▸ **Data shown**:
········
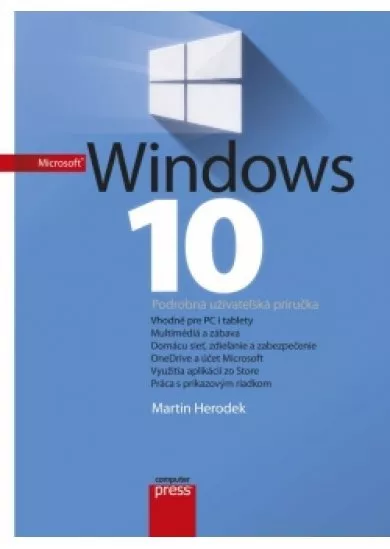 Microsoft Windows 10 SK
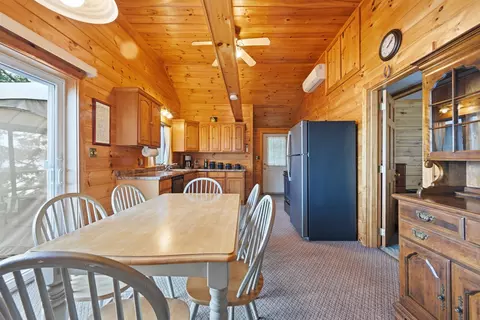 Dining - 61 First Ave, Greene, ME 04236 photo 2 of 2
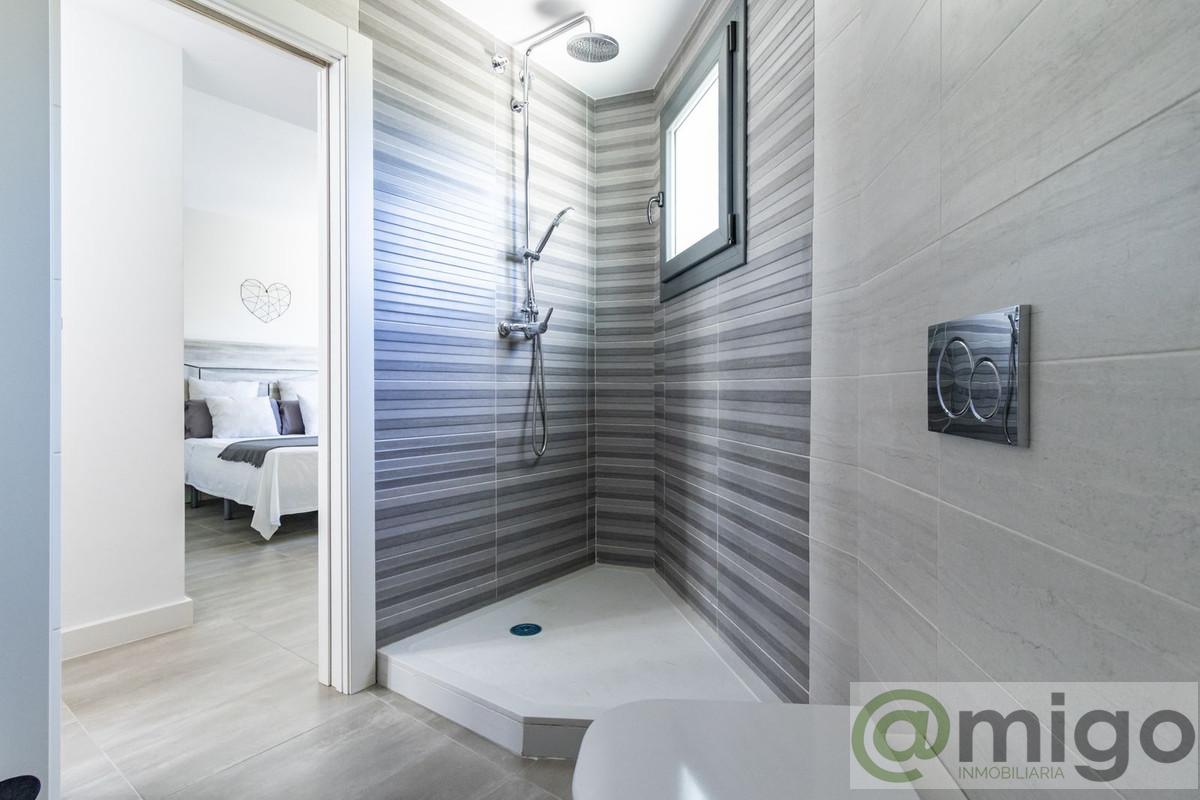 Venta de villa en Marbella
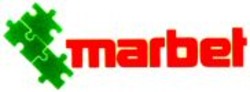 Міжнародна реєстрація торговельної марки № 725436: marbet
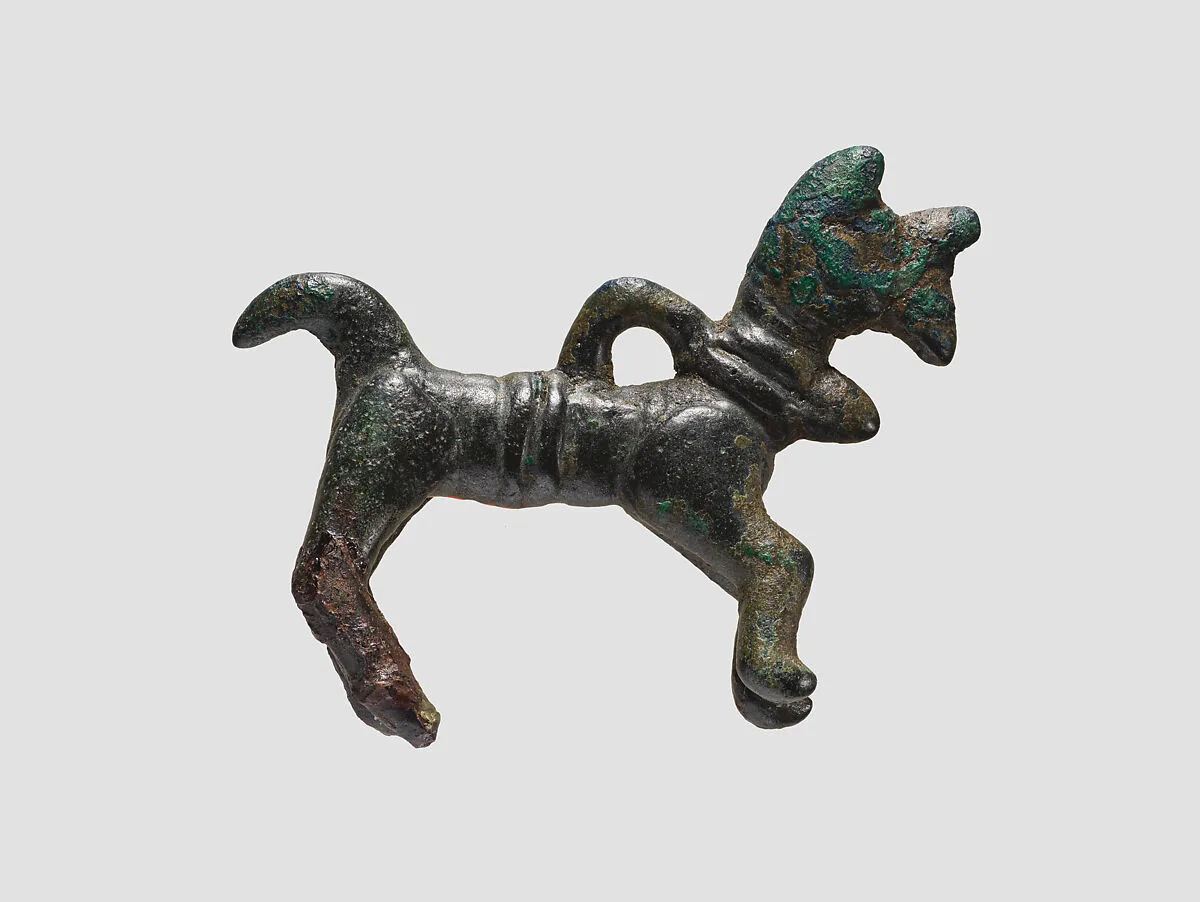Pendant — Unknown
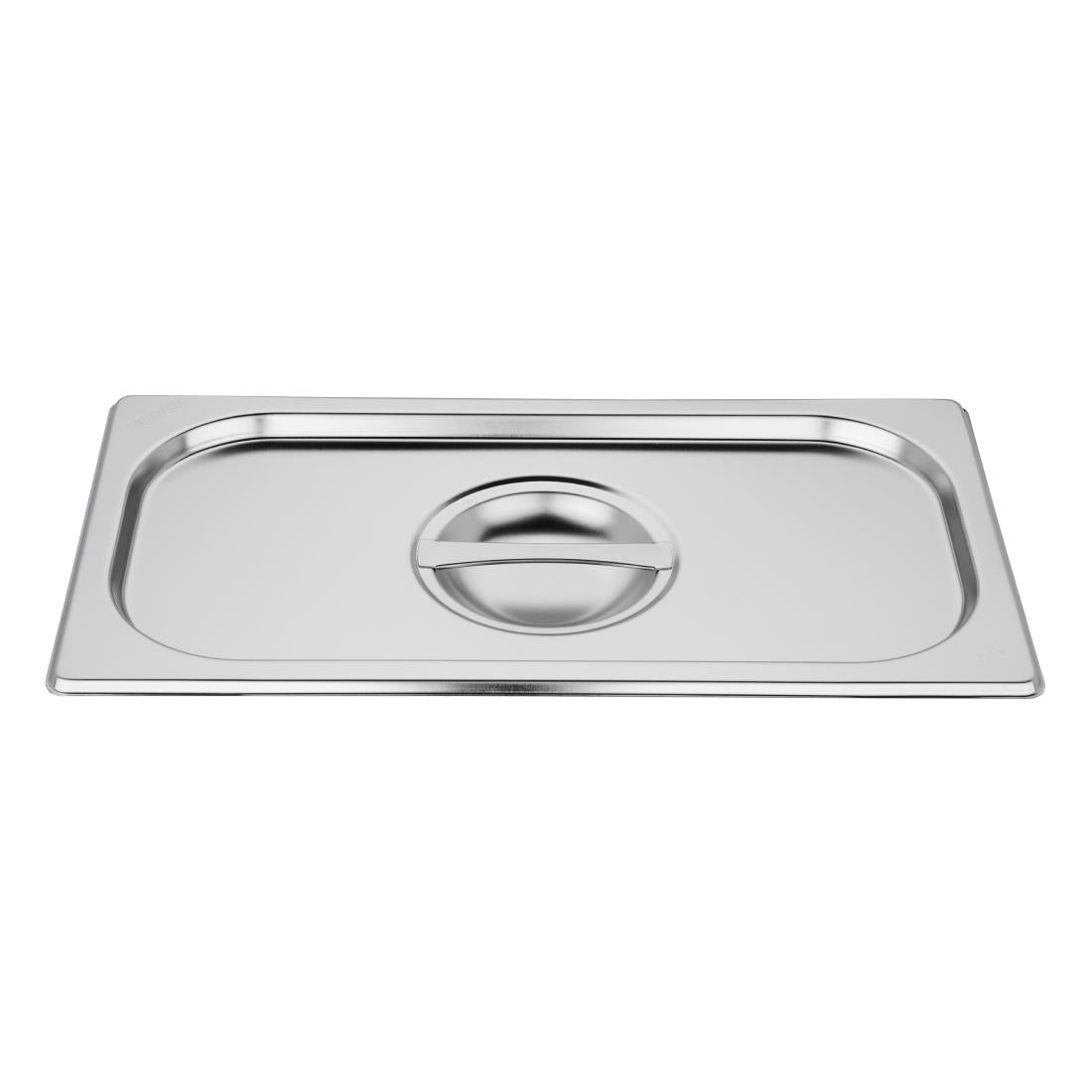 SA242 Vogue RVS GN set - 3x 1/3 met deksels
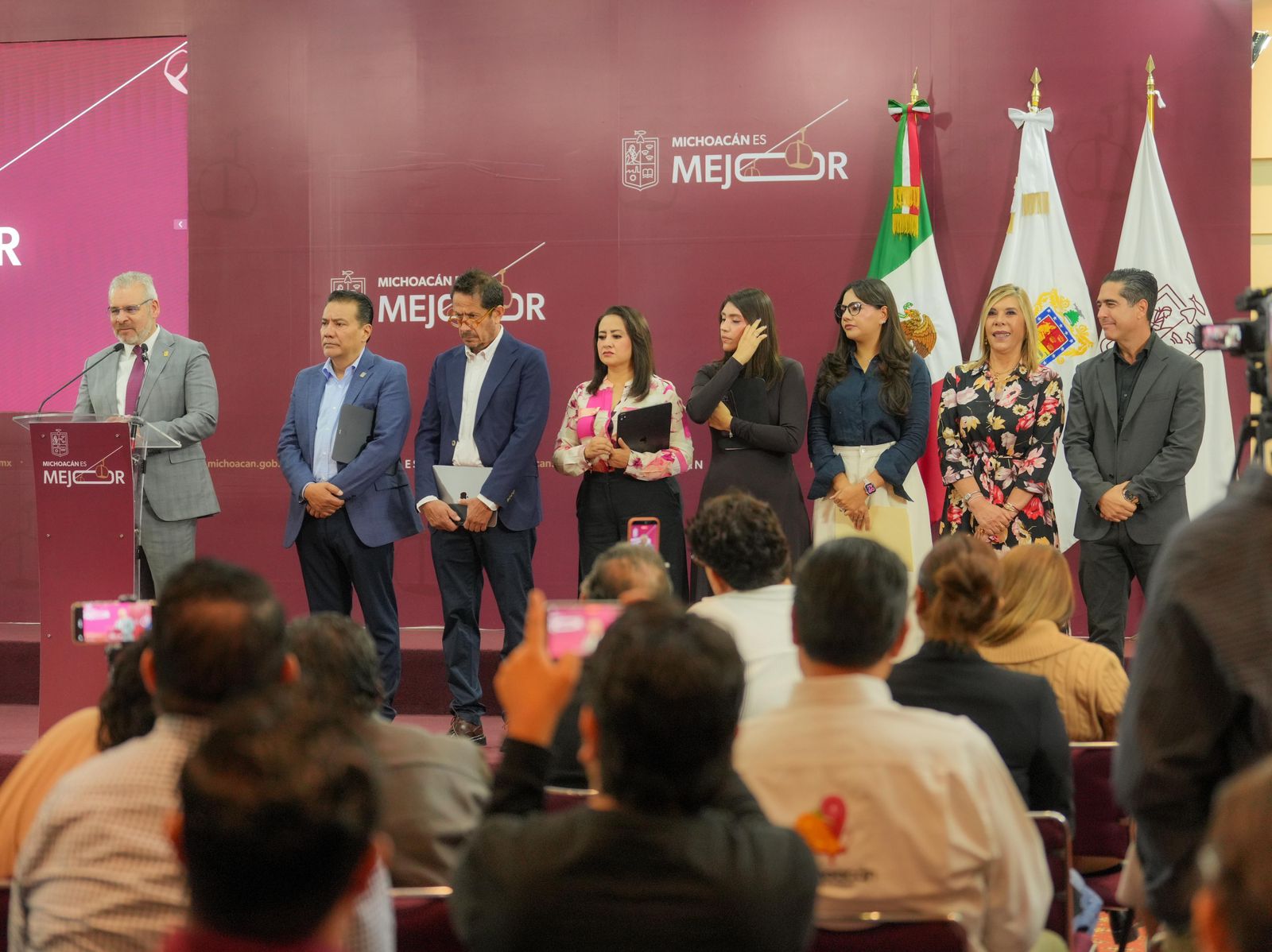 Jalo por las Mamás posicionó al estado como referente turístico: Sectur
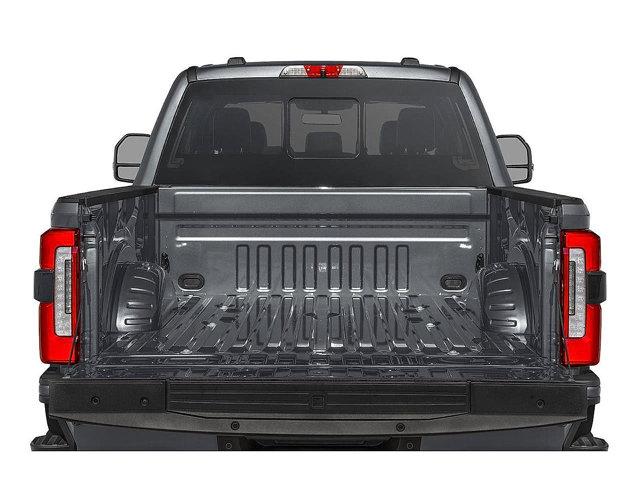 2025 Ford F-250 Platinum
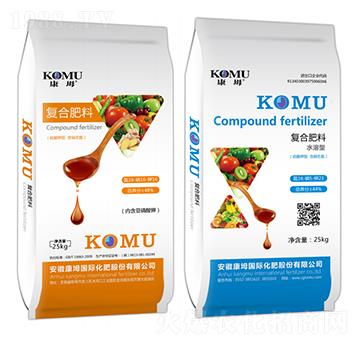 亞磷酸鉀KOMU復(fù)合肥料-豐田農(nóng)業(yè)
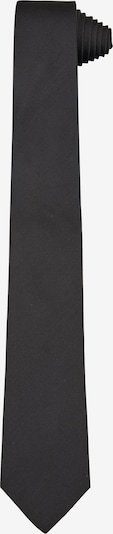 HECHTER PARIS Krawatte in schwarz, Produktansicht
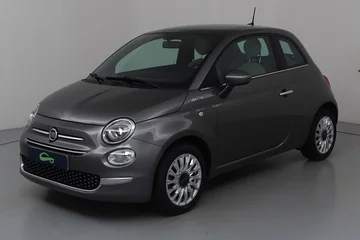 Fiat 500 (2023)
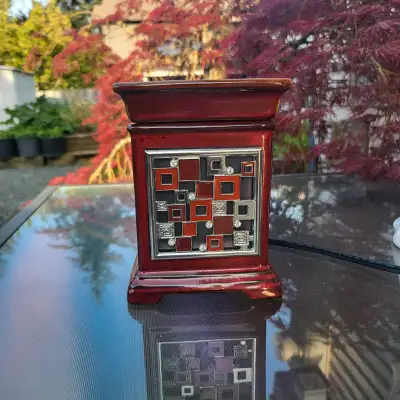 Wax Warmer., View more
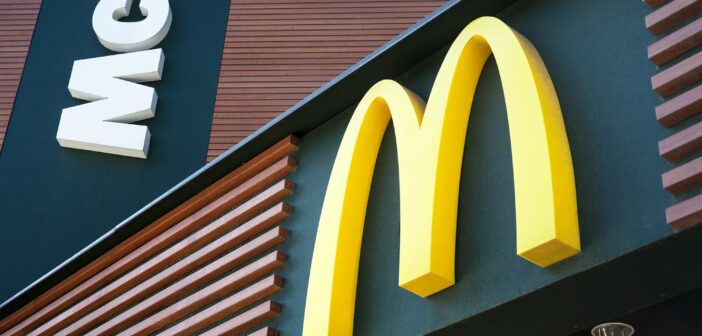 В Беларуси McDonald's могут переименовать в Mak.by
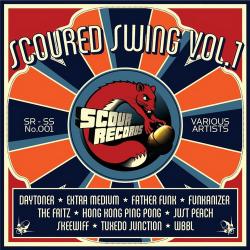 VA - Scoured Swing Vol.01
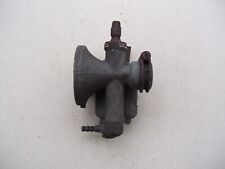 Vintage Amal Carburettor 360/59 Velosolex Moped Used For Restoration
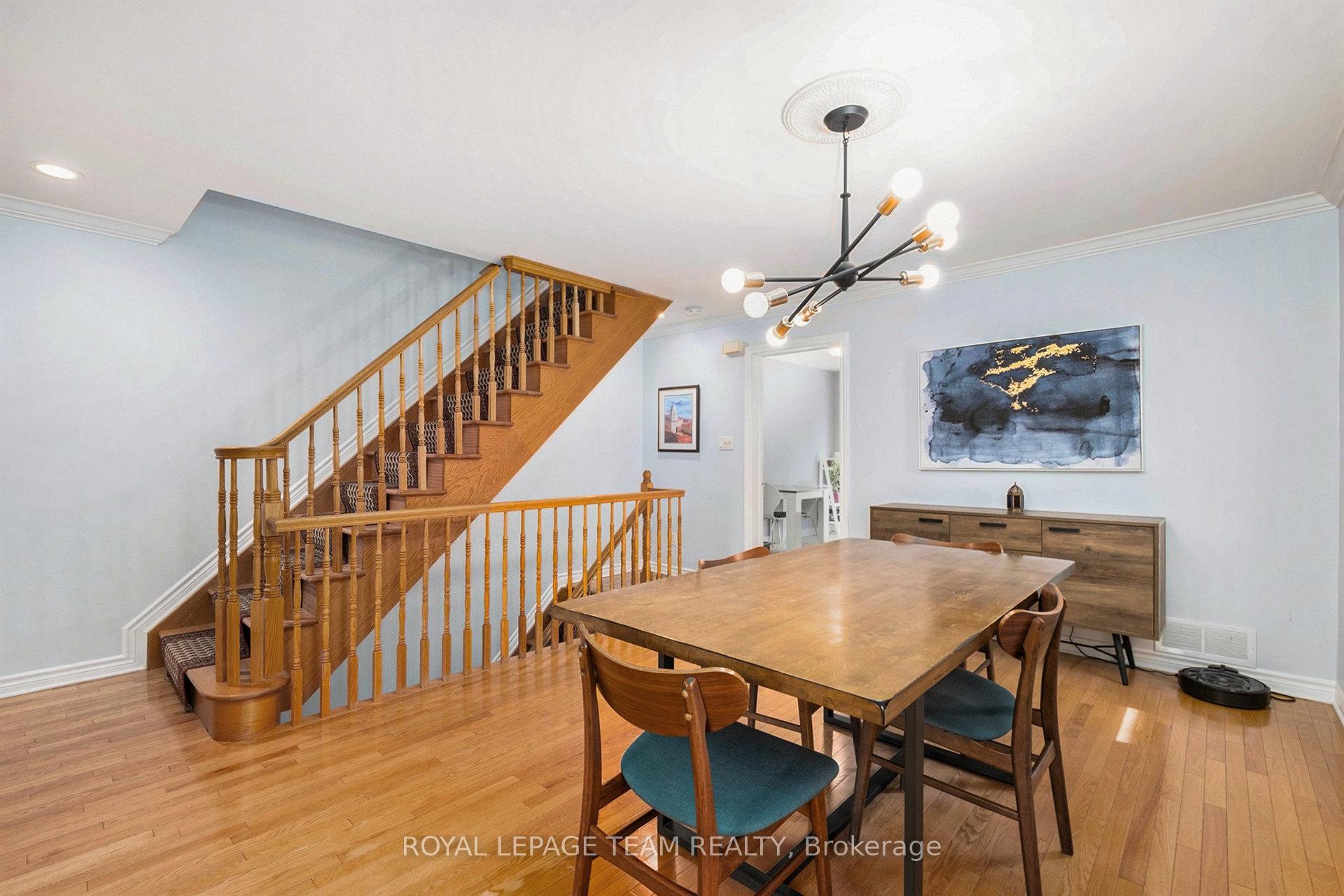 Photo 8 of 121 Drummond Street, Ottawa, Ottawa East — HOMEH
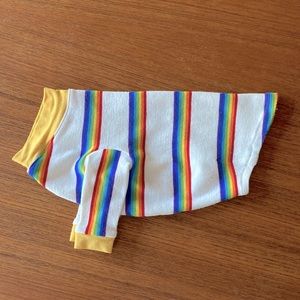 Fifi & Romeo dog T shirt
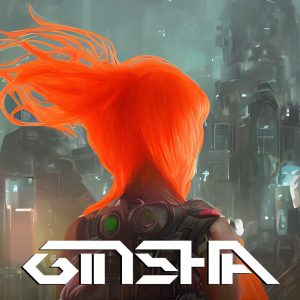 GINSHA EU Nintendo Switch CD Key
········
▸ **What is needed**: Write out the entries from the very first one through the line containing "Fiat 500 (2023)", both ends included, and substitute "Lariat" for "Platinum", with everything else unchanged. Leave the pictures out.

▸ **Exercise answer**:
 Microsoft Windows 10 SK
 Dining - 61 First Ave, Greene, ME 04236 photo 2 of 2
 Venta de villa en Marbella
 Міжнародна реєстрація торговельної марки № 725436: marbet
Pendant — Unknown
 SA242 Vogue RVS GN set - 3x 1/3 met deksels
 Jalo por las Mamás posicionó al estado como referente turístico: Sectur
 2025 Ford F-250 Lariat
 亞磷酸鉀KOMU復(fù)合肥料-豐田農(nóng)業(yè)
 HECHTER PARIS Krawatte in schwarz, Produktansicht
 Fiat 500 (2023)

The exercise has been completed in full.